WORK INSTRUCTIONS: Your answer must match, word for word, the lines from the one holding "genus: Alces" through the final line below, with pictures excluded.

(Records contained in a dataset)

══════════════════════════════

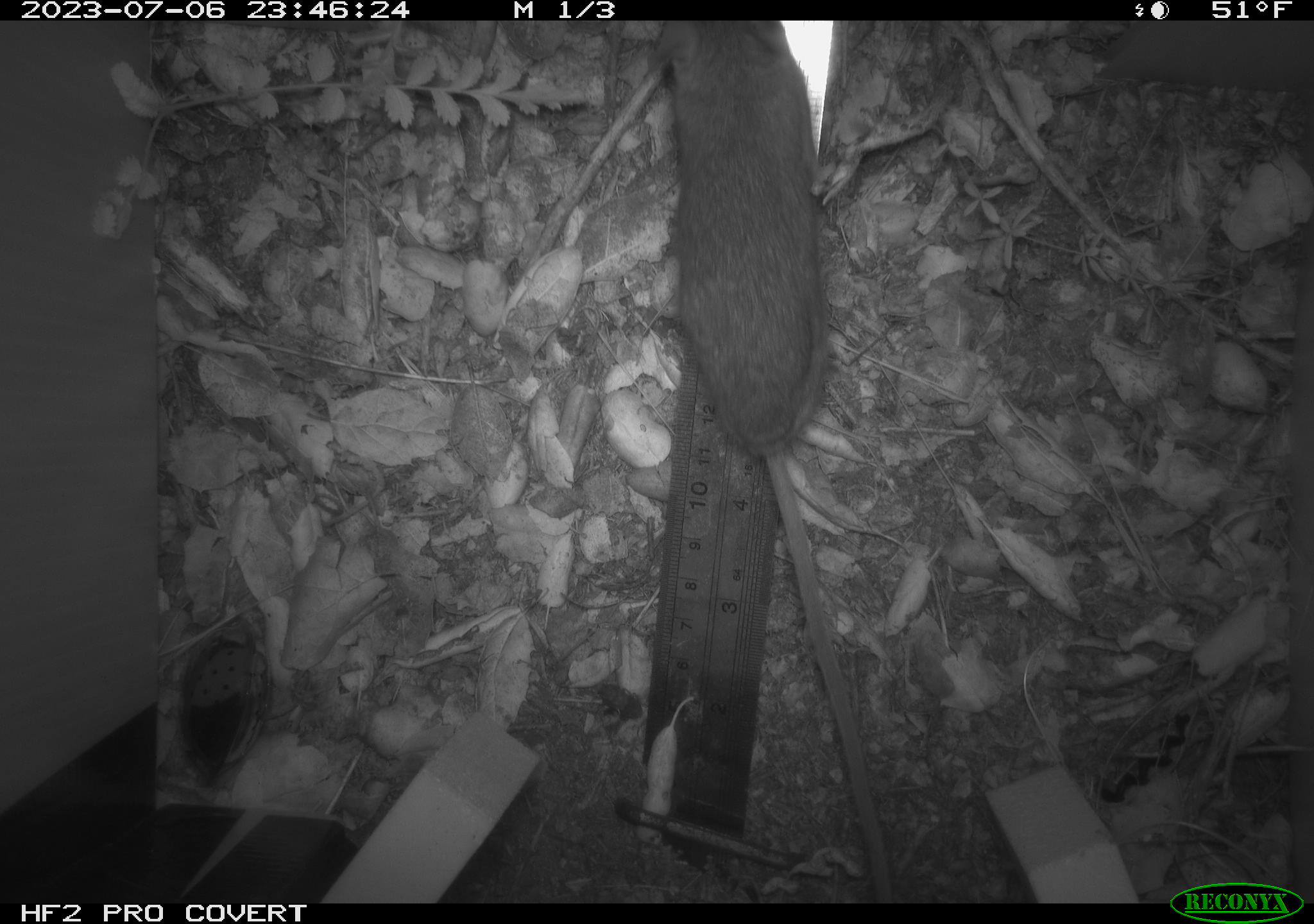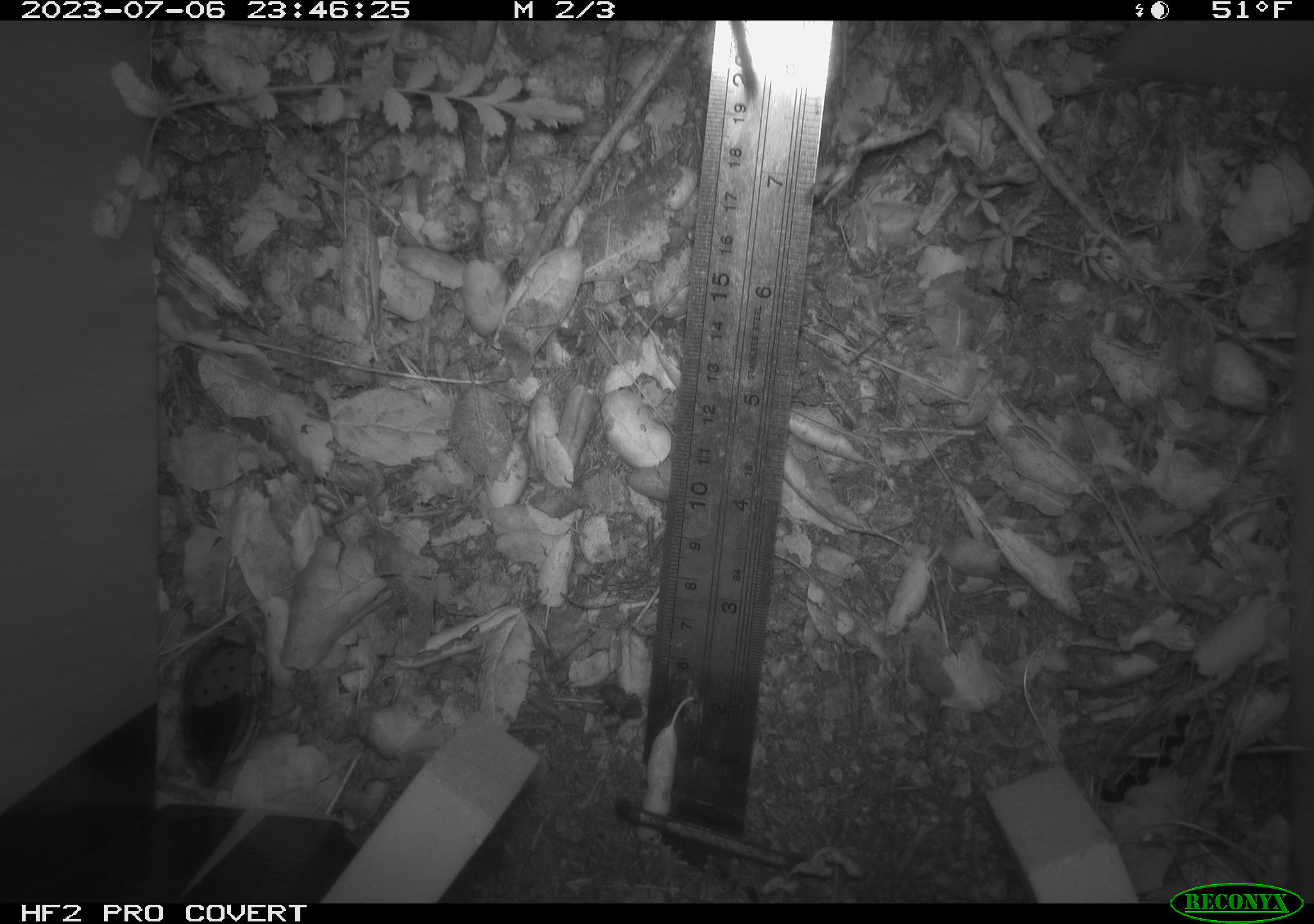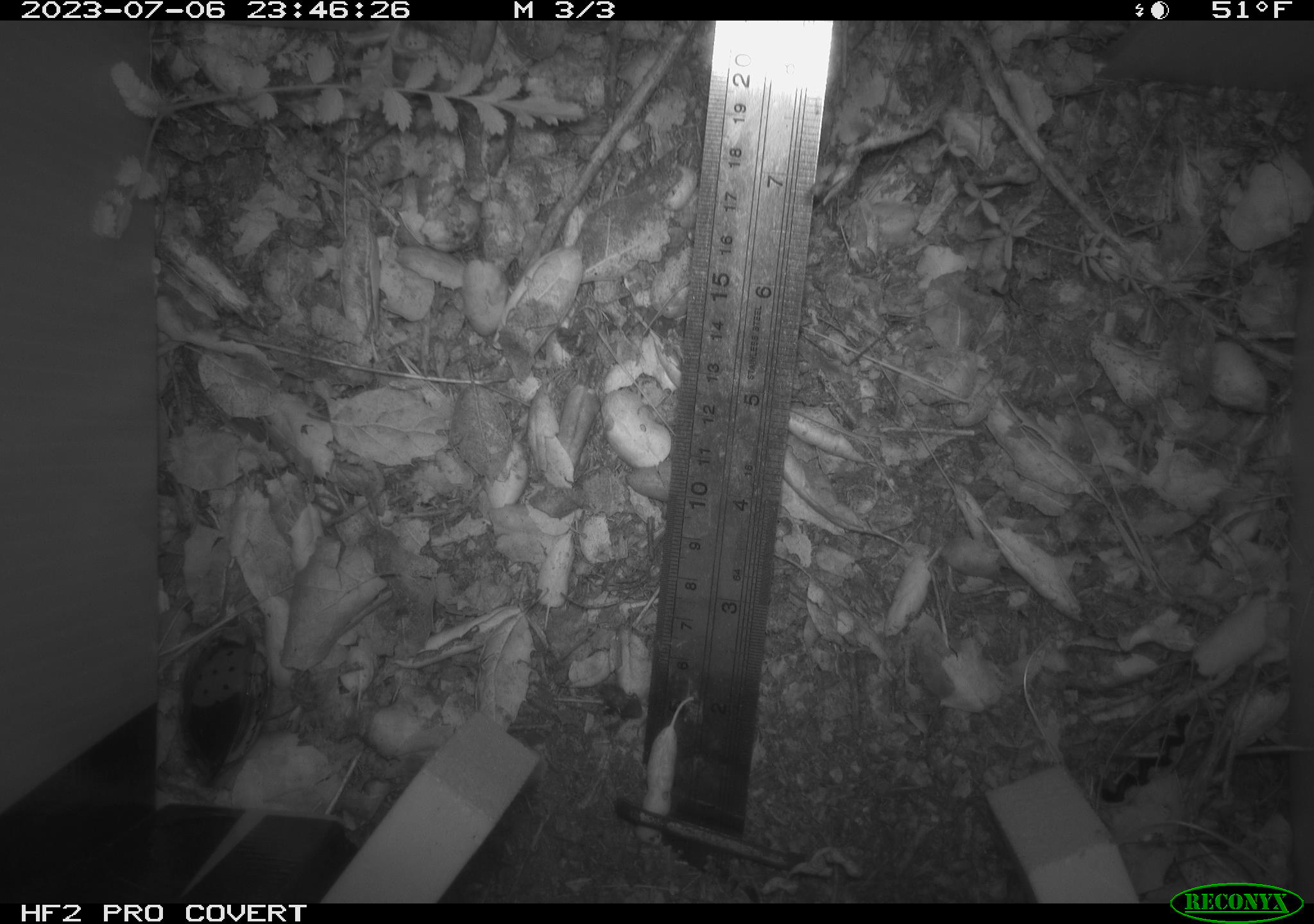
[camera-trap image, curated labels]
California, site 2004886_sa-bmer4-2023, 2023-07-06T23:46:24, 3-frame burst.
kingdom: Animalia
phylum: Chordata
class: Mammalia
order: Rodentia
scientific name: Rodentia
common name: mouse species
Mouse species (Rodentia).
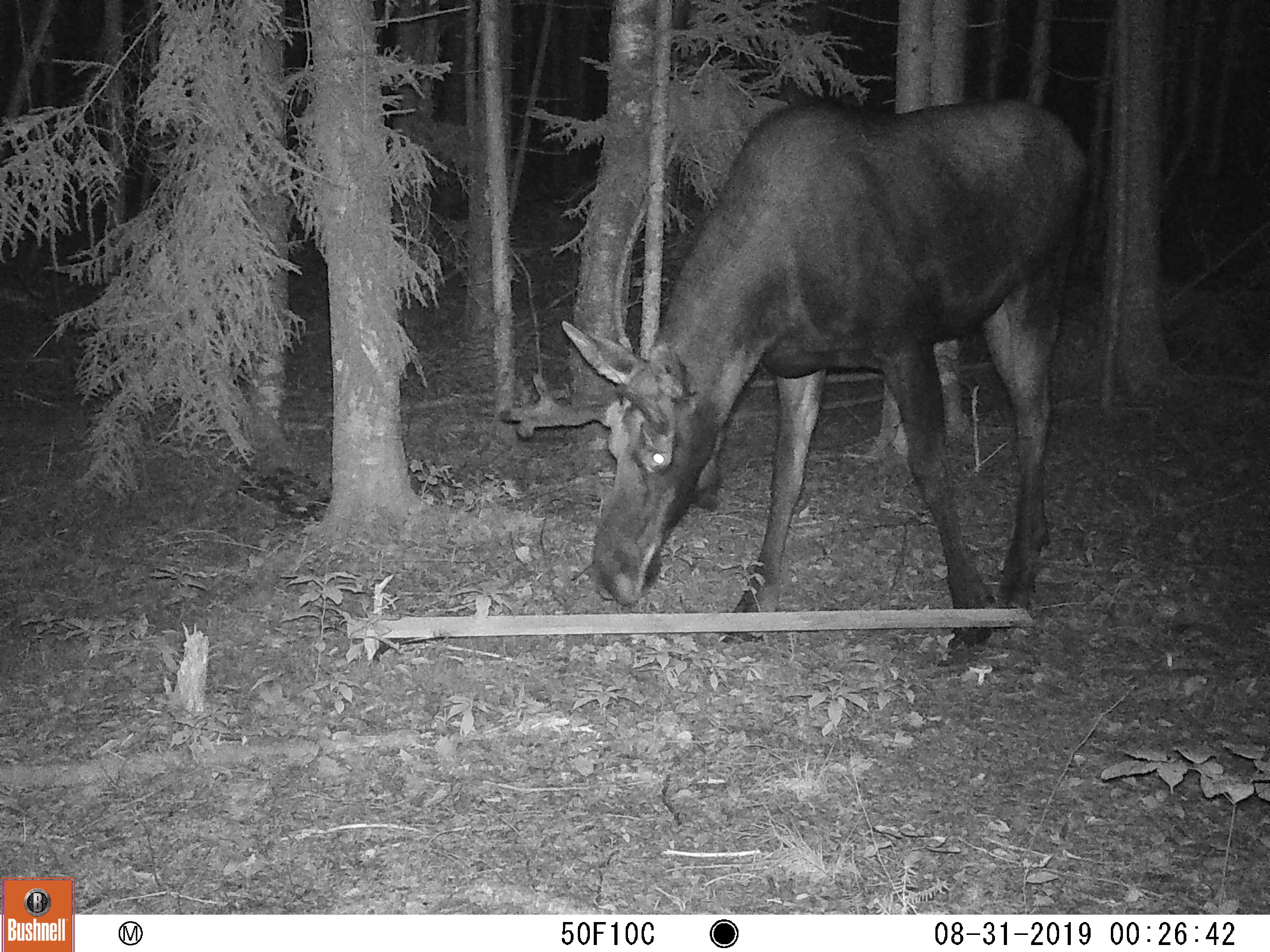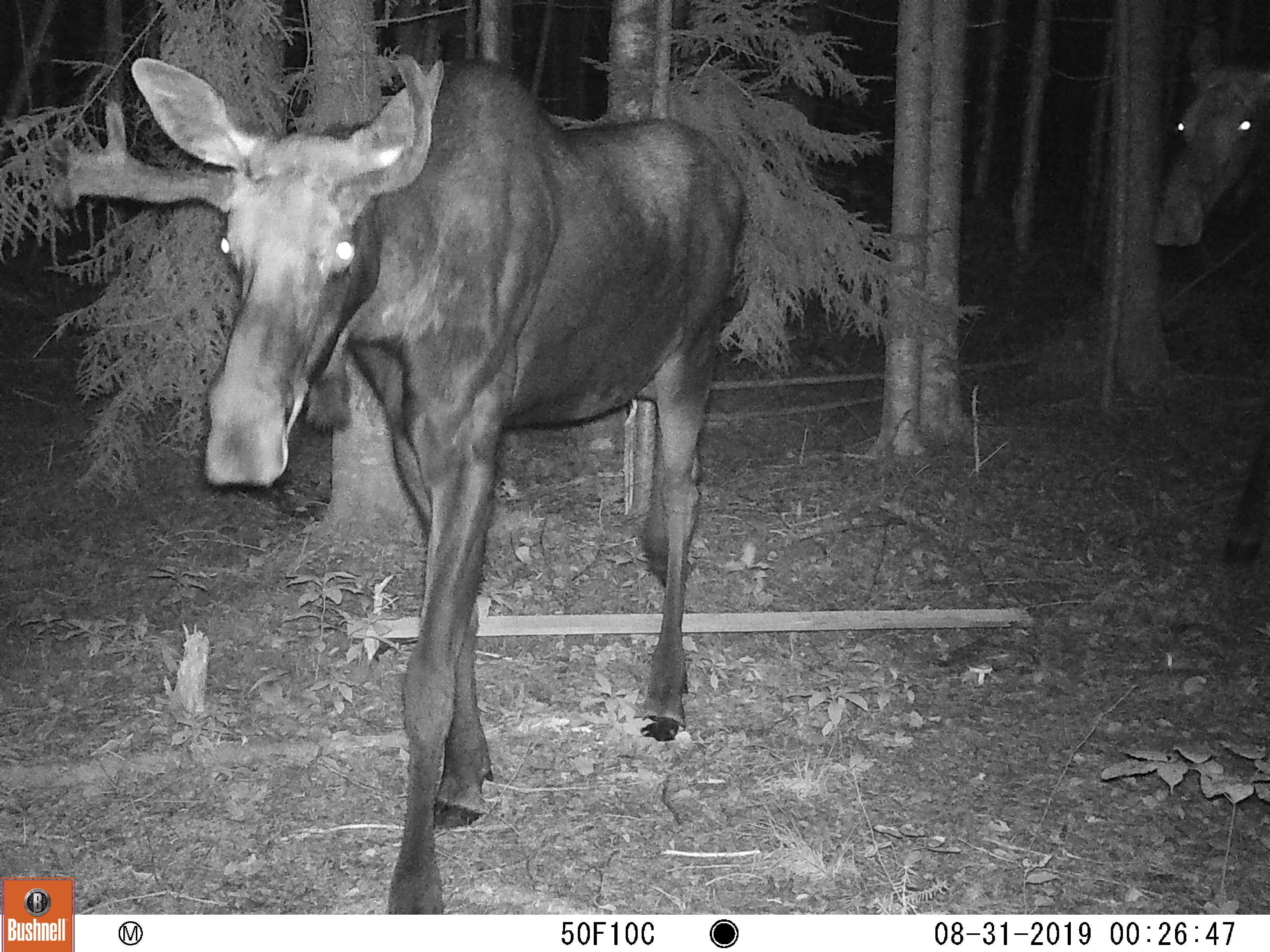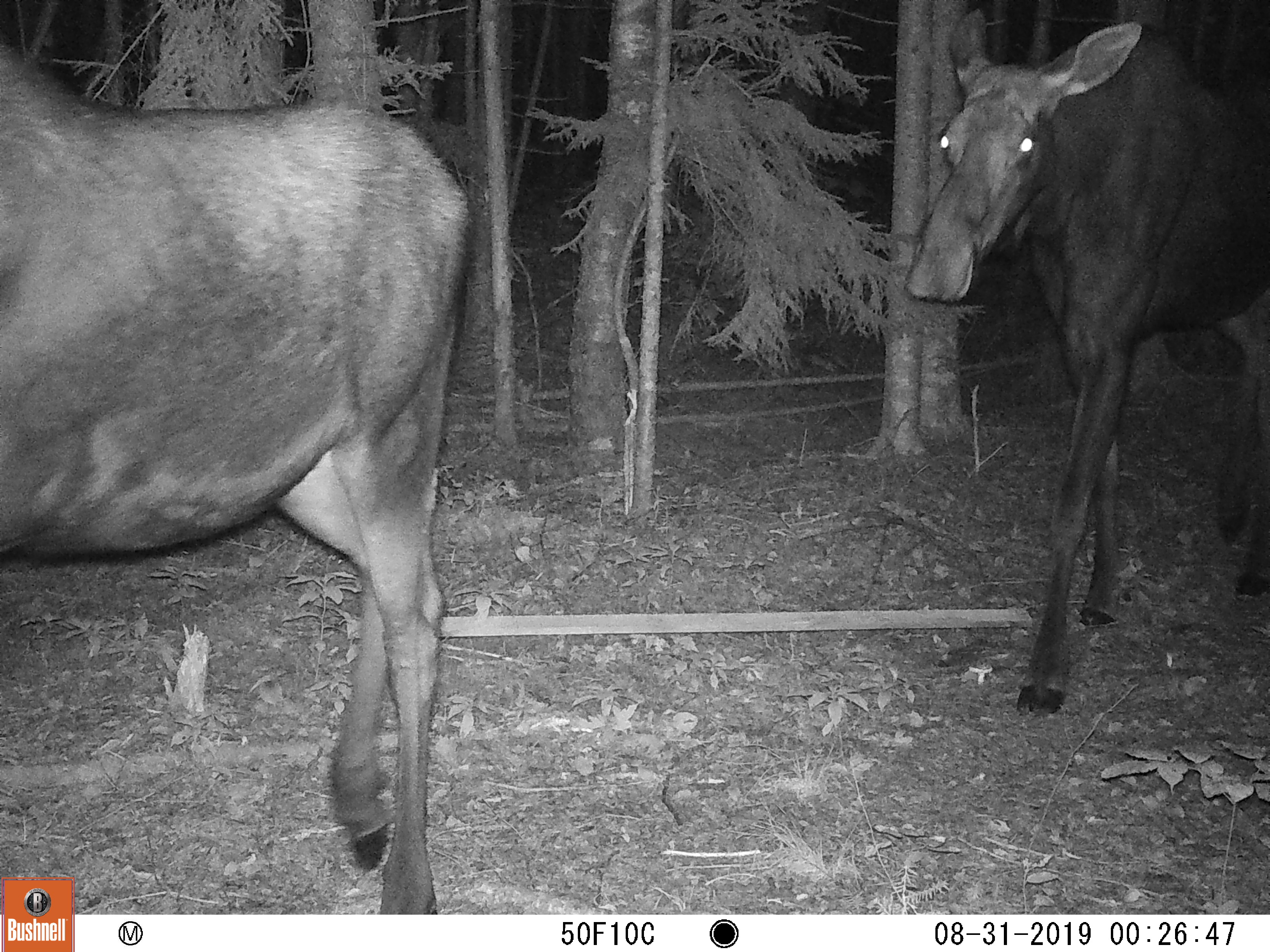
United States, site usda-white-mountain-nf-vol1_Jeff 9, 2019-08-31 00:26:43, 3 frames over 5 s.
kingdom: Animalia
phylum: Chordata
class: Mammalia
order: Artiodactyla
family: Cervidae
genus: Alces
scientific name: Alces alces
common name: moose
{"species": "moose (Alces alces)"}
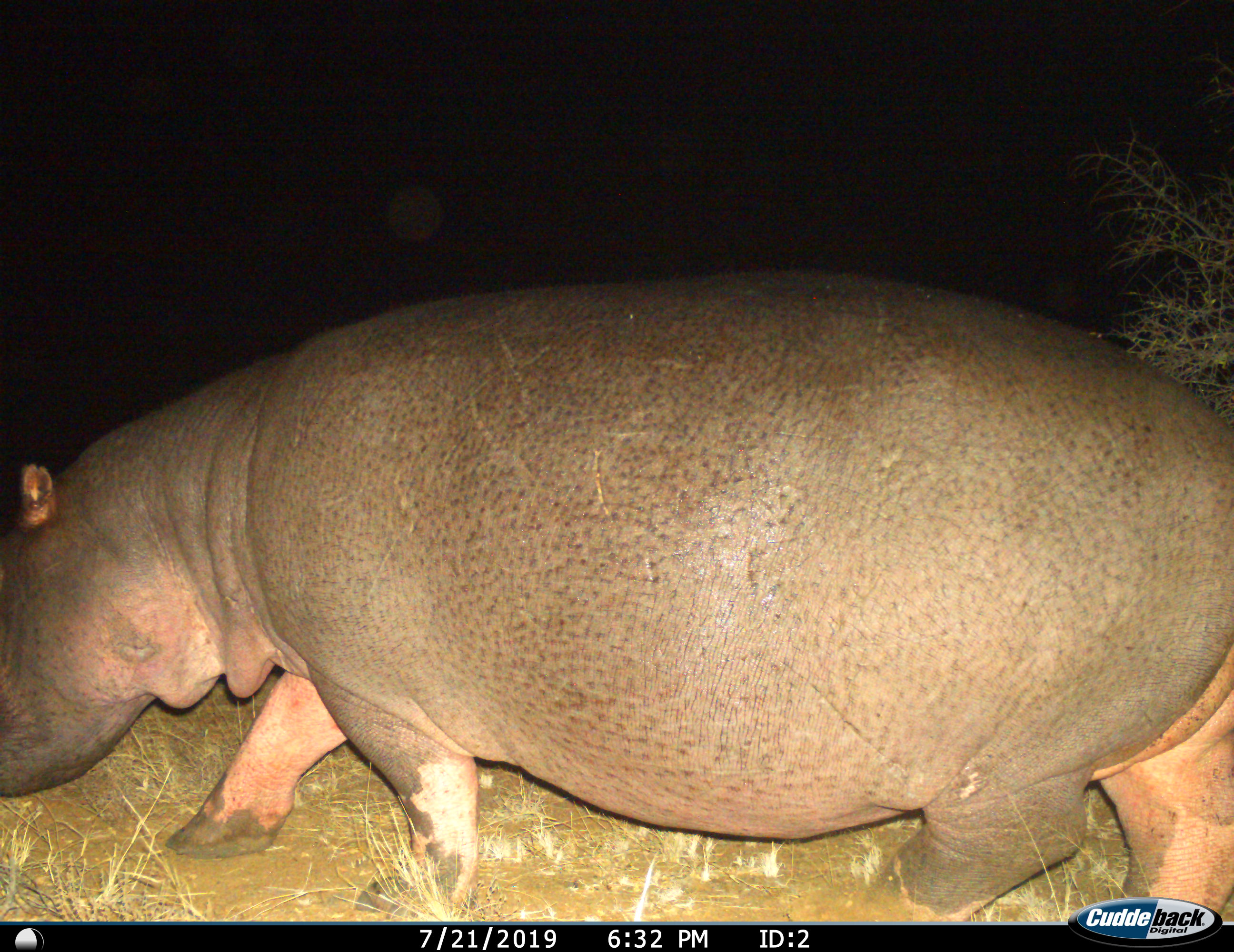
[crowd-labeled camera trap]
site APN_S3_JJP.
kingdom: Animalia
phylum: Chordata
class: Mammalia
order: Artiodactyla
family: Hippopotamidae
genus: Hippopotamus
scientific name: Hippopotamus amphibius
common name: hippopotamus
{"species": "hippopotamus (Hippopotamus amphibius)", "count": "1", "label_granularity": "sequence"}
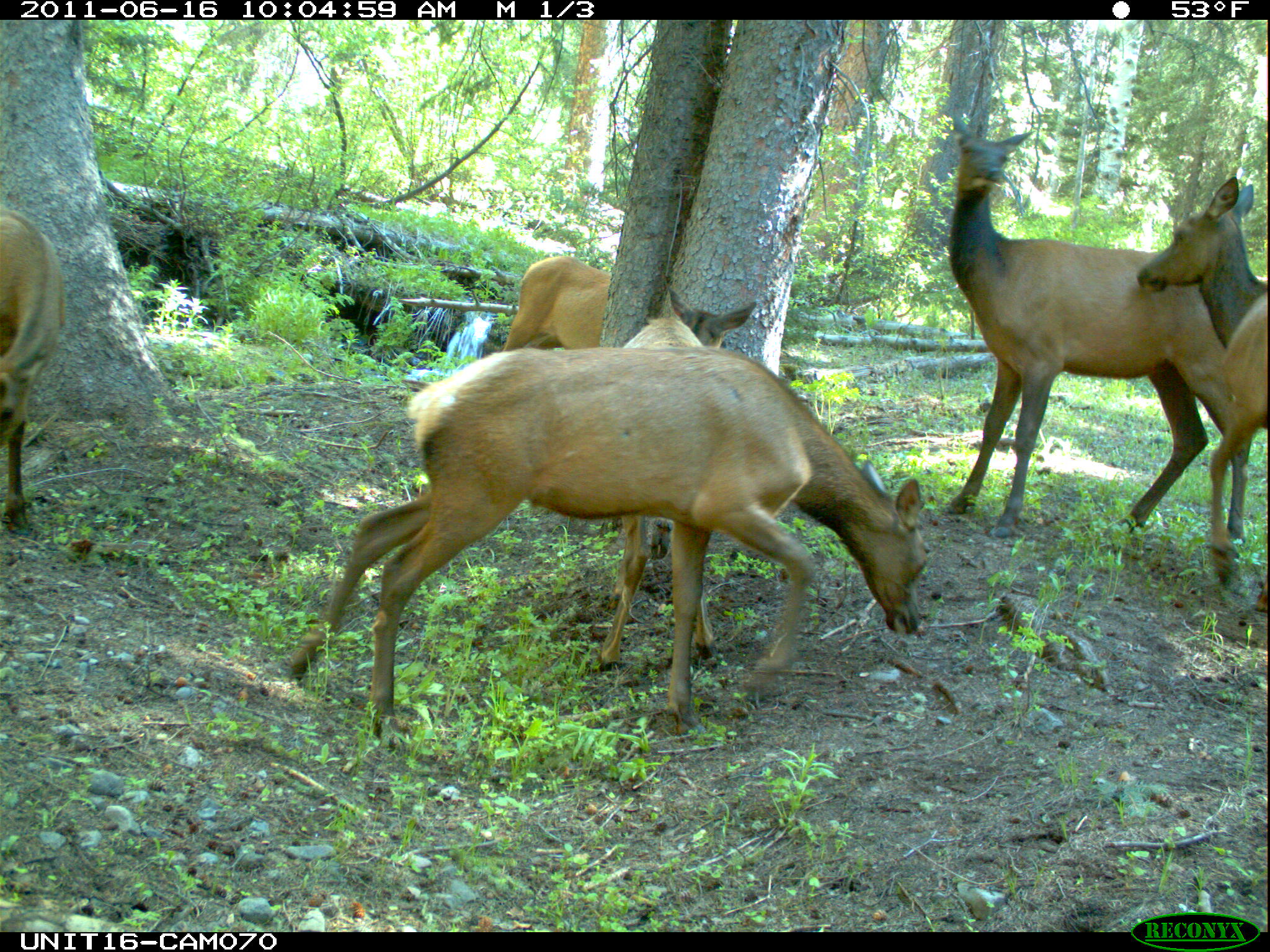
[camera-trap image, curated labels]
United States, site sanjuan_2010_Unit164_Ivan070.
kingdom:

══════════════════════════════

FINISHED EXERCISE:
genus: Alces
scientific name: Alces alces
common name: moose
{"species": "moose (Alces alces)"}
[crowd-labeled camera trap]
site APN_S3_JJP.
kingdom: Animalia
phylum: Chordata
class: Mammalia
order: Artiodactyla
family: Hippopotamidae
genus: Hippopotamus
scientific name: Hippopotamus amphibius
common name: hippopotamus
{"species": "hippopotamus (Hippopotamus amphibius)", "count": "1", "label_granularity": "sequence"}
[camera-trap image, curated labels]
United States, site sanjuan_2010_Unit164_Ivan070.
kingdom:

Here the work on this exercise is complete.